Now that we have a trained model, we can write the class that will inherit from MLModel and make predictions:

class IrisSVCModel(MLModel):
    """ A demonstration of how to use """
    input_schema = Schema({'sepal_length': float,
    'sepal_width': float,
    'petal_length': float,
    'petal_width': float})

    # the output of the model will be one of three strings
    output_schema = Schema({'species': Or("setosa",
        "versicolor",
        "virginica")})

    def __init__(self):
        dir_path = os.path.dirname(os.path.realpath(__file__))
        file = open(os.path.join(dir_path, "model_files", "svc_model.pickle"), 'rb')
        self._svm_model = pickle.load(file)
        file.close()

    def predict(self, data):
        # calling the super method to validate against the
        # input_schema
        super().predict(data=data)

        # converting the incoming dictionary into a numpy array
        # that can be accepted by the scikit-learn model
        X = array([data["sepal_length"],
            data["sepal_width"],
            data["petal_length"],
            data["petal_width"]]).reshape(1, -1)

        # making the prediction
        y_hat = int(self._svm_model.predict(X)[0])

        # converting the prediction into a string that will match
        # the output schema of the model, this list will map the
        # output of the scikit-learn model to the string expected by
        # the output schema
        targets = ['setosa', 'versicolor', 'virginica']
        species = targets[y_hat]

        return {"species": species}

One useful thing about using the schema package for building the input and output schemas of the model is that it supports exporting the schema in the JSON schema format:

>>> model = IrisSVCModel()
>>> print(json.dumps(model.input_schema.json_schema("https://example.com/my-schema.json")))
{"type": "object", "properties": {"sepal_length": {"type": "number"}, "sepal_width": {"type": "number"},
...
...

Conclusion

In this post I showed a few different approaches to deploying ML model code to production systems. I also showed an implementation of a Python base class that brings together the best features of the different approaches discussed. In conclusion I will discuss some of the benefits of the approach I sketched out above.

The MLModel base class has very few dependencies. it does not require the model creator to use Pandas, numpy, or any other Python package to transfer data to the model. This also means that it does not force the user of the model to know any internal implementation details about the model. On the other hand, Uber's solution requires that the user of the model know how to work with Pandas dataframes. However, if the model creator still wishes to accept numpy arrays or Pandas dataframes to their model, the MLModel base class shown above still allows this.

By using python dictionaries for model input and output, the model is easier to use. There is no need to understand how to use numpy arrays or Pandas dataframes, remember the order of the columns, or know how the output columns areencoded in order to use the model.

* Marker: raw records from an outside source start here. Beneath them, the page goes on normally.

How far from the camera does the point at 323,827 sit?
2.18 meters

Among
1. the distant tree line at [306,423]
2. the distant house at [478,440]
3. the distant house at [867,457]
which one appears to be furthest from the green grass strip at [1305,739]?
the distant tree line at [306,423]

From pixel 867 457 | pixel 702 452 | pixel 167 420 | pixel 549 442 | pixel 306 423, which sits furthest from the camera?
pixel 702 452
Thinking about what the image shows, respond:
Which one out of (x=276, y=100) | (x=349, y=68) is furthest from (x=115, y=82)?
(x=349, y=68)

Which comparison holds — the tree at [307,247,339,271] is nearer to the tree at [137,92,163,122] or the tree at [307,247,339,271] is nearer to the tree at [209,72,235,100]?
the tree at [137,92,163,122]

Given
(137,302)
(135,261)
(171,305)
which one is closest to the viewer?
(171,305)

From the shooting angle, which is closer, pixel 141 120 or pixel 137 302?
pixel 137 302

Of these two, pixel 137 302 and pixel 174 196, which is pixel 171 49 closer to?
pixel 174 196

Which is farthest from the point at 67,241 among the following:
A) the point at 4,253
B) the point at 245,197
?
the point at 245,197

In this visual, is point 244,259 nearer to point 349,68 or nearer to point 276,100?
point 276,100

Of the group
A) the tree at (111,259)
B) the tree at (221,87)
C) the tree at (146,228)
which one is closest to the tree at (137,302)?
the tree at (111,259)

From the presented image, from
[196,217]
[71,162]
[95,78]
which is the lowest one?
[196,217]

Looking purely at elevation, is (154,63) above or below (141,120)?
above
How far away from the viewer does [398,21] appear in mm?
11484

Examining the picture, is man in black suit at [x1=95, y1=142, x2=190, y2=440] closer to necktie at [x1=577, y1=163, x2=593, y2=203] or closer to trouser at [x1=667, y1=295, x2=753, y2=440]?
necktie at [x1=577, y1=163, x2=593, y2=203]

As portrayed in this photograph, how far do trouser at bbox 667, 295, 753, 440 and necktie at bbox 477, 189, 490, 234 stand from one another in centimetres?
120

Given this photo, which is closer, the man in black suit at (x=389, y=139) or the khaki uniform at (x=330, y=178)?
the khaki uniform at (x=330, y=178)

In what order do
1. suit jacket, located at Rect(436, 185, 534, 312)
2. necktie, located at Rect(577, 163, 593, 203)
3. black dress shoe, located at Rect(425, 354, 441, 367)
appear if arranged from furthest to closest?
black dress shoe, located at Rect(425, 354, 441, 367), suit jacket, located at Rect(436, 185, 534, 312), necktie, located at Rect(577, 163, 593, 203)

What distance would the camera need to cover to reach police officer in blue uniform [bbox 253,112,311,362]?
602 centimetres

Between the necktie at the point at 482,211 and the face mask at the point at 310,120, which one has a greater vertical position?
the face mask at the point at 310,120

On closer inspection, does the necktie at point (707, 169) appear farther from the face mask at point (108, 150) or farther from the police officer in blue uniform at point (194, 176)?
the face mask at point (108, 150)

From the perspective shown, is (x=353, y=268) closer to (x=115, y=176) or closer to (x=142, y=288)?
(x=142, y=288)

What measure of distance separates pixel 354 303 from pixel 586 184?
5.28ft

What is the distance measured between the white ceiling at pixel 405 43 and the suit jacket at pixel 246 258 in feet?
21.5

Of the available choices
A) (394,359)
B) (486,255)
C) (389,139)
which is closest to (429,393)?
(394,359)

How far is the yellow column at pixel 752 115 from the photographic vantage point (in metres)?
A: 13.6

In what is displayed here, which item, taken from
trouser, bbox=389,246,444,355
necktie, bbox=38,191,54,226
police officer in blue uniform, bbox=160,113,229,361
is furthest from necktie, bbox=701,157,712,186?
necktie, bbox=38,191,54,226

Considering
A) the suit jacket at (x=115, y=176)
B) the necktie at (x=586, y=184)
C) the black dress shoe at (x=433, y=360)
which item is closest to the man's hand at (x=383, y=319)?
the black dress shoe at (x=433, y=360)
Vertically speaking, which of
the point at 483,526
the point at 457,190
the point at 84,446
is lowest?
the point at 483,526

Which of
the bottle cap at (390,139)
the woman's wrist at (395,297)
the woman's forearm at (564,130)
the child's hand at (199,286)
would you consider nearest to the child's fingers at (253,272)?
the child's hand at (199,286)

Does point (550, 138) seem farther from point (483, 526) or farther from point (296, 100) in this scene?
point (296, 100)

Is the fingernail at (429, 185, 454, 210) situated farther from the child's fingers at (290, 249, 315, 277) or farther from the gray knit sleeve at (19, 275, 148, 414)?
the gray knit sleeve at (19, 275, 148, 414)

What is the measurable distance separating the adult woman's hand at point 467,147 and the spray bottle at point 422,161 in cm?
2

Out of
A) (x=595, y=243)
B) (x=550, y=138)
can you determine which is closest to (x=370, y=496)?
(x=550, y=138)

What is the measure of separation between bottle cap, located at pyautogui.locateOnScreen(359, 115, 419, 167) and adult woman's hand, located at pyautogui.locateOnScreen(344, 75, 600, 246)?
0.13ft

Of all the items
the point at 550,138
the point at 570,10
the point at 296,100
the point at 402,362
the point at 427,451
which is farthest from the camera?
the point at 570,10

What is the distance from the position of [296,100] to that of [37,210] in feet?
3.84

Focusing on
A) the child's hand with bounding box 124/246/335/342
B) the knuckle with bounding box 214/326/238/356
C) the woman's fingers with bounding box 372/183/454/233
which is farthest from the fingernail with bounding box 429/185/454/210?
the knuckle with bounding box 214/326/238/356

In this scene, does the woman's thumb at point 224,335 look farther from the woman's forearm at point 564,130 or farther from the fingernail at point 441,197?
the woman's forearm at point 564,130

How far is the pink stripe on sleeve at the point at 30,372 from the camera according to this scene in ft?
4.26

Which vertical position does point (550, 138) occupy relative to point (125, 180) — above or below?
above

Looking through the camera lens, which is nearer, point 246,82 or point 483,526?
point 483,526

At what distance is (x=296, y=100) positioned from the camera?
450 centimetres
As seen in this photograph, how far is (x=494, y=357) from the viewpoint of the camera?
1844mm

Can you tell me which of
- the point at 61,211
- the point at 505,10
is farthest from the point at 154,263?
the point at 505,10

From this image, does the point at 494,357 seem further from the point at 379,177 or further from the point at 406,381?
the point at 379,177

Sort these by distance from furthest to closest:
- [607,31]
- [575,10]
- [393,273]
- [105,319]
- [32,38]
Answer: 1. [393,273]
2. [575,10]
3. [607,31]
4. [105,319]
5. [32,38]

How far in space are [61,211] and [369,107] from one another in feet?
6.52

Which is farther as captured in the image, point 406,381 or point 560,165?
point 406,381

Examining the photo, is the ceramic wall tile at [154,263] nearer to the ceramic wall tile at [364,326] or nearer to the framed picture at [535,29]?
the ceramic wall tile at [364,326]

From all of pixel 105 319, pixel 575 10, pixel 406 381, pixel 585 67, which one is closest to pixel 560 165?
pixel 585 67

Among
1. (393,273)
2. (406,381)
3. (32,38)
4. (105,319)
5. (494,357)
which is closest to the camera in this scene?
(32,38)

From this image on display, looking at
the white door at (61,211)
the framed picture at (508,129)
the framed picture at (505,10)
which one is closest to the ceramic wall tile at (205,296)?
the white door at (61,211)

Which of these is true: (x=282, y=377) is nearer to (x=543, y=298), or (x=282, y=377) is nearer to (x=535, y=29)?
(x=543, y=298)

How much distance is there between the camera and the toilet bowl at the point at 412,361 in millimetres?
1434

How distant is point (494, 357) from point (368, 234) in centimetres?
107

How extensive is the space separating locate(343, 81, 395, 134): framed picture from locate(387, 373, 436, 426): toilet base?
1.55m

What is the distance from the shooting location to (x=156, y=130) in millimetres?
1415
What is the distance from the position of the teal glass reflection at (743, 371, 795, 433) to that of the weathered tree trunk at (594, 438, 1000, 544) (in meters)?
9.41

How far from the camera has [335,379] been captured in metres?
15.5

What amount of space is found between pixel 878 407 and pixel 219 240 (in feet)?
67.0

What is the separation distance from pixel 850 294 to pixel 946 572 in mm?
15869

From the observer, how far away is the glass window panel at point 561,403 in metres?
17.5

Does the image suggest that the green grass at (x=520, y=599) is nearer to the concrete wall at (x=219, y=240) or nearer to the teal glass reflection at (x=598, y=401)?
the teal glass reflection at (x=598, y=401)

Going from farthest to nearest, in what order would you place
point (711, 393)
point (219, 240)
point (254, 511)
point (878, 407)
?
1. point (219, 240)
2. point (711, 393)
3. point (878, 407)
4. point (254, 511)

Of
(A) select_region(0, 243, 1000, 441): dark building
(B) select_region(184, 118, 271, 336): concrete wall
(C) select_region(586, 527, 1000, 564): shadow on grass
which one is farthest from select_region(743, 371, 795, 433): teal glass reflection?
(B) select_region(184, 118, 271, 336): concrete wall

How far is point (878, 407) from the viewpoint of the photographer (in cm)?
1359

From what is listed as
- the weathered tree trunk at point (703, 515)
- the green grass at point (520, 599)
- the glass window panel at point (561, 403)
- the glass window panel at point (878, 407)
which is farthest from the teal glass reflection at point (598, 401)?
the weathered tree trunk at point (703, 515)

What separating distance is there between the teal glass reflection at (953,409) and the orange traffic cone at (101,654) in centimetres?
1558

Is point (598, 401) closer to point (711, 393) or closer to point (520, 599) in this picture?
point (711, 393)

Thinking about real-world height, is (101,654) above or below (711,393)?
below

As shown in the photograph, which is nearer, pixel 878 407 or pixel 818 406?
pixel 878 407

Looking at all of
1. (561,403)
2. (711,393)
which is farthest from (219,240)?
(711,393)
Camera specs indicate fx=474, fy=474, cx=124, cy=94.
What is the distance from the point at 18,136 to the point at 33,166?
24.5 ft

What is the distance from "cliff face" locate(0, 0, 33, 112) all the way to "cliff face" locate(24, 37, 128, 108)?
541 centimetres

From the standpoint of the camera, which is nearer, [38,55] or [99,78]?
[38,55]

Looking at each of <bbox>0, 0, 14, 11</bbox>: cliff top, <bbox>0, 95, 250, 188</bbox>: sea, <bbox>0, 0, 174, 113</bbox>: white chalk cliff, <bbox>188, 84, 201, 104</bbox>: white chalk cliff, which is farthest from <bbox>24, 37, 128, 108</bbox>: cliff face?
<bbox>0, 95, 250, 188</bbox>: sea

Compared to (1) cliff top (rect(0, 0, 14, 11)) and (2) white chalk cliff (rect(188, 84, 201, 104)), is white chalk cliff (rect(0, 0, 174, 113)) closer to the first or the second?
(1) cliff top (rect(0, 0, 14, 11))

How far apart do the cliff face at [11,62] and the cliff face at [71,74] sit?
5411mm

By stating the input and output schemas of a model programmatically, it is possible to compare different model's schemas through automated tools. This can be useful when tracking model changes across many different versions of a model. Facebook's approach allows schema metadata to be attached to ML models, but no other approach discussed above does this.

By hiding the deserialization code behind the __init__() method, the deserialization technique or the storage location of model files can be changed without affecting the code that uses the model. In the same way, I can replace the code in the predict() method without affecting the user of the model, as long as the input and output schemas remain the same. This is the benefit of using Object Oriented Programming to hide implementation details from users of your code.

There are some other improvements that can be added to the MLModel base class shown in this post, but these will be shown in a later blog post.